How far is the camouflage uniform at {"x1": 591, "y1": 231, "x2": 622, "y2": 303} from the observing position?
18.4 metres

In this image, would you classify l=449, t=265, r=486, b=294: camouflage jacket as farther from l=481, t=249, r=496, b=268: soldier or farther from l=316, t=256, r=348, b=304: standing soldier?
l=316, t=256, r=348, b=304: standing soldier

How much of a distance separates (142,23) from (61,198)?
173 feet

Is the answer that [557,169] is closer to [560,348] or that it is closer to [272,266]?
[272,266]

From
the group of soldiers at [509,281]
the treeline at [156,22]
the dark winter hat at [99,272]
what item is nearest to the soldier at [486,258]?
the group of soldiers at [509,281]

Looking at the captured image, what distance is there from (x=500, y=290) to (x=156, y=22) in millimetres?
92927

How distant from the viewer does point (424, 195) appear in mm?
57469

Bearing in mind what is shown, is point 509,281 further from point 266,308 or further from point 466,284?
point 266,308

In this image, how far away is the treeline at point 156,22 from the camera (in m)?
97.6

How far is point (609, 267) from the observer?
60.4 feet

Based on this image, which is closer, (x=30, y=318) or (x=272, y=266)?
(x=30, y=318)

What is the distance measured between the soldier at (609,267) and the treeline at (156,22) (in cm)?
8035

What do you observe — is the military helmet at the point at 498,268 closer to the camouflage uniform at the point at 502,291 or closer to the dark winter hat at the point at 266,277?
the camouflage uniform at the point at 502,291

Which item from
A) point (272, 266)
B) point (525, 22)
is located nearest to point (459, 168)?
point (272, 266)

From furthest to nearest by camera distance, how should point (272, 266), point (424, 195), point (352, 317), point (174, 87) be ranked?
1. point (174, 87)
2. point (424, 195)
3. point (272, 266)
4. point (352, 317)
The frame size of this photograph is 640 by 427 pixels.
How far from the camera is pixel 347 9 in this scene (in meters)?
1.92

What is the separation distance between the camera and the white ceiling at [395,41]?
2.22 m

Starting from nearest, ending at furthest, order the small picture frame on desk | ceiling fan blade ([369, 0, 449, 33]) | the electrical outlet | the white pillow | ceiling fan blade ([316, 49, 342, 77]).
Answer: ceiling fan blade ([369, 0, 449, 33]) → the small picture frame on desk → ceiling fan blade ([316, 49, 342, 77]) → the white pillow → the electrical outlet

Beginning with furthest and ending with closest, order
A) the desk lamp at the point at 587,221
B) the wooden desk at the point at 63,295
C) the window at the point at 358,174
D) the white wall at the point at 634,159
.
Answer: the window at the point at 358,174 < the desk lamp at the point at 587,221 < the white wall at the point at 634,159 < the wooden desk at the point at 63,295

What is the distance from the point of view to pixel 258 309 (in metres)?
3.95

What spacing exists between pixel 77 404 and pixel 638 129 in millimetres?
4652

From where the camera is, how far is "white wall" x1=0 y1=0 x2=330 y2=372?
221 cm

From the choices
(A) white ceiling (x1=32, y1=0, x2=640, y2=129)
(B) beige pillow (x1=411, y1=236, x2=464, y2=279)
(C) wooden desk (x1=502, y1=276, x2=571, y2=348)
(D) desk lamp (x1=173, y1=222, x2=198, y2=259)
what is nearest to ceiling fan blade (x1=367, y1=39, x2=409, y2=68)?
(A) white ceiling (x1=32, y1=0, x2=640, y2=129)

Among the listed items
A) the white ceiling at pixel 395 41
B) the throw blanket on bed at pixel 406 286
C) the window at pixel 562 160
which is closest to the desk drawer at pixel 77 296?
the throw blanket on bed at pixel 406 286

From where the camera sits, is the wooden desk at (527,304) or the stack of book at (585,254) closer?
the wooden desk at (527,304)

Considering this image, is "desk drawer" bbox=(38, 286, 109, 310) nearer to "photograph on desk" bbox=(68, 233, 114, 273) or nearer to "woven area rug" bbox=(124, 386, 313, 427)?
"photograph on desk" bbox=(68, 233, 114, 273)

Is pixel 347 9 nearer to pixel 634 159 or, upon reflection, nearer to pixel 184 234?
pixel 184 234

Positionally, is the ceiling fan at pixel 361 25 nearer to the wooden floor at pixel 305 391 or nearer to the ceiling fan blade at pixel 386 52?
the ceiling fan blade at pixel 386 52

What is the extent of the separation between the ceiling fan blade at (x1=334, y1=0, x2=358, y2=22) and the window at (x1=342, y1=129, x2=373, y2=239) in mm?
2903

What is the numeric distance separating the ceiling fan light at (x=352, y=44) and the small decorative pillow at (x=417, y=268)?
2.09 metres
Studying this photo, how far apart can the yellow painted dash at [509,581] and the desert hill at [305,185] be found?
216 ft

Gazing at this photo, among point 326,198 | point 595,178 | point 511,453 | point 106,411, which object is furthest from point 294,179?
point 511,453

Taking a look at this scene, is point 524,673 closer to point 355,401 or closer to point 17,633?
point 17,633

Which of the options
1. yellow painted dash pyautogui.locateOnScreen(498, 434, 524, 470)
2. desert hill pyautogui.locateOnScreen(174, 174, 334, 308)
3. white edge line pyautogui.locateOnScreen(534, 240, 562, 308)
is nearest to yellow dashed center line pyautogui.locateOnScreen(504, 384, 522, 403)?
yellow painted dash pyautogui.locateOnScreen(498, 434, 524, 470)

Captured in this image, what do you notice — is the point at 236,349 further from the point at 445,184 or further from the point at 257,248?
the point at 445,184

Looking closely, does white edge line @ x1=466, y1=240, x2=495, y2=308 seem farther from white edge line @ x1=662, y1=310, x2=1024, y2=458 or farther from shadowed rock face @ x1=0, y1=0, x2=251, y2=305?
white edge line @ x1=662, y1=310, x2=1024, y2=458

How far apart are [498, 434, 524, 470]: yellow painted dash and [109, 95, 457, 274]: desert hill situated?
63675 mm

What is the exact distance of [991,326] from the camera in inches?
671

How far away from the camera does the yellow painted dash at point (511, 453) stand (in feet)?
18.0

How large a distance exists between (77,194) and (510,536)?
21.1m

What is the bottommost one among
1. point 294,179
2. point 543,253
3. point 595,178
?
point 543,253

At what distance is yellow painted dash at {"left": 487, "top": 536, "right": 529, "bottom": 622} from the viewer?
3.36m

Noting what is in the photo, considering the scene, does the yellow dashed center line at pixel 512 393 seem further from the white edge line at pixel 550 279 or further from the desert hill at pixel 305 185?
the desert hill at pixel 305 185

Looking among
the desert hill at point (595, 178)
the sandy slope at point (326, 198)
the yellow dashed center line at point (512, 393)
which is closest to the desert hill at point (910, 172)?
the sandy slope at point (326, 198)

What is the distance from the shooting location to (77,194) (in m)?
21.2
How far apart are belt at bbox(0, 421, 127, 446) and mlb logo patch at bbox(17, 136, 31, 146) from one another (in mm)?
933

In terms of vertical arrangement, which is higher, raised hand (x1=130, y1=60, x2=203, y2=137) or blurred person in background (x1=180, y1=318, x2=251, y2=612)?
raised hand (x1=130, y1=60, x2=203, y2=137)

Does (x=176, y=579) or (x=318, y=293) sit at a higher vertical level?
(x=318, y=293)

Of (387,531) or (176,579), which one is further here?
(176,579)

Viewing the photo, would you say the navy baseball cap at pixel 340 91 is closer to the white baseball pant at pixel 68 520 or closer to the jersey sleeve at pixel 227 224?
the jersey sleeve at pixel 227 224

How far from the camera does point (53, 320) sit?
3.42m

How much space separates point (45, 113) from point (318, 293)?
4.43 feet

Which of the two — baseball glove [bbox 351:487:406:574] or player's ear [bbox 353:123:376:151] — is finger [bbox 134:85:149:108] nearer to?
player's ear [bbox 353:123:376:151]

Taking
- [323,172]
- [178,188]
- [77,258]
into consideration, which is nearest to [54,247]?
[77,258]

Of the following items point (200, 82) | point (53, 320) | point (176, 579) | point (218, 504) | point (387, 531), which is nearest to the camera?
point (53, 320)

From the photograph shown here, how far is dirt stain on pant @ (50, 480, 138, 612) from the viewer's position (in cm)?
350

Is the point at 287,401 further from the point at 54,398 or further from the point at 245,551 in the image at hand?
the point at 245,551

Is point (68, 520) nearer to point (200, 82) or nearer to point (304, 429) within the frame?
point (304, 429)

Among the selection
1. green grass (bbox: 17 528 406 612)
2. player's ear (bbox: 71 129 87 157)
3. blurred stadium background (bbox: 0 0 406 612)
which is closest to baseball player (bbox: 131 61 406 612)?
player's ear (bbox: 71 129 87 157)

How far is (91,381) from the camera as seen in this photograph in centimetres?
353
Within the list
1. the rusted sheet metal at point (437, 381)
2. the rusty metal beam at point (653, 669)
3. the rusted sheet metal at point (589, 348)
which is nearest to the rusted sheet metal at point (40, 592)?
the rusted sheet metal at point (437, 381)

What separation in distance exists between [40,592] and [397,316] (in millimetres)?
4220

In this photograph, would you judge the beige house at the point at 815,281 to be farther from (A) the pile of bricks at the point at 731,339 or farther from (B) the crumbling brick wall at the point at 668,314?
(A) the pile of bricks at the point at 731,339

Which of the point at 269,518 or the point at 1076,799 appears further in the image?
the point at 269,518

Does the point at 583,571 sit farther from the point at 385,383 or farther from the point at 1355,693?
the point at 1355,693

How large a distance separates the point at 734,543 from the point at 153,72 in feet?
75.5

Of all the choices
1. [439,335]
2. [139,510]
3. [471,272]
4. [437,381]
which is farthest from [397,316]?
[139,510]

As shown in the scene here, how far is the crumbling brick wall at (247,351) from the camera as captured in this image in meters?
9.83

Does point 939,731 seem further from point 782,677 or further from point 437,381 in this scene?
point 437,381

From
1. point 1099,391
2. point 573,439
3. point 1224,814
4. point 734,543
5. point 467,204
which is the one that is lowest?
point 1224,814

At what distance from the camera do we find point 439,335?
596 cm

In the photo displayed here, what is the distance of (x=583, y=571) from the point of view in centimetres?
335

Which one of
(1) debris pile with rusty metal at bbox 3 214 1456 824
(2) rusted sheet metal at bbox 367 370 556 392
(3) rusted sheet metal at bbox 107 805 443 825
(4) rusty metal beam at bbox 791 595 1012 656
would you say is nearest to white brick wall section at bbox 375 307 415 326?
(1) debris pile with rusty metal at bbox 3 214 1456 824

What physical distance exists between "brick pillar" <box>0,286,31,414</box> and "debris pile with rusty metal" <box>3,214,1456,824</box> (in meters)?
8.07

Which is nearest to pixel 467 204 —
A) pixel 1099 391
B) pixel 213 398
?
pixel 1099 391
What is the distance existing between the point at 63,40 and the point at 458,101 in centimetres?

* [Written exercise]
The lines to reproduce run from the one that contains "In the photo displayed" through the last line above; copy them exactly.

* [Complete response]
In the photo displayed here, what is the distance of (x=583, y=571) from the point of view in centimetres?
335

Which one of
(1) debris pile with rusty metal at bbox 3 214 1456 824
(2) rusted sheet metal at bbox 367 370 556 392
(3) rusted sheet metal at bbox 107 805 443 825
(4) rusty metal beam at bbox 791 595 1012 656
would you say is nearest to white brick wall section at bbox 375 307 415 326?
(1) debris pile with rusty metal at bbox 3 214 1456 824

What physical distance exists between "brick pillar" <box>0,286,31,414</box> and "debris pile with rusty metal" <box>3,214,1456,824</box> (in meters)?
8.07

Which is nearest to pixel 467 204 —
A) pixel 1099 391
B) pixel 213 398
?
pixel 1099 391
What is the distance existing between the point at 63,40 and the point at 458,101 in centimetres?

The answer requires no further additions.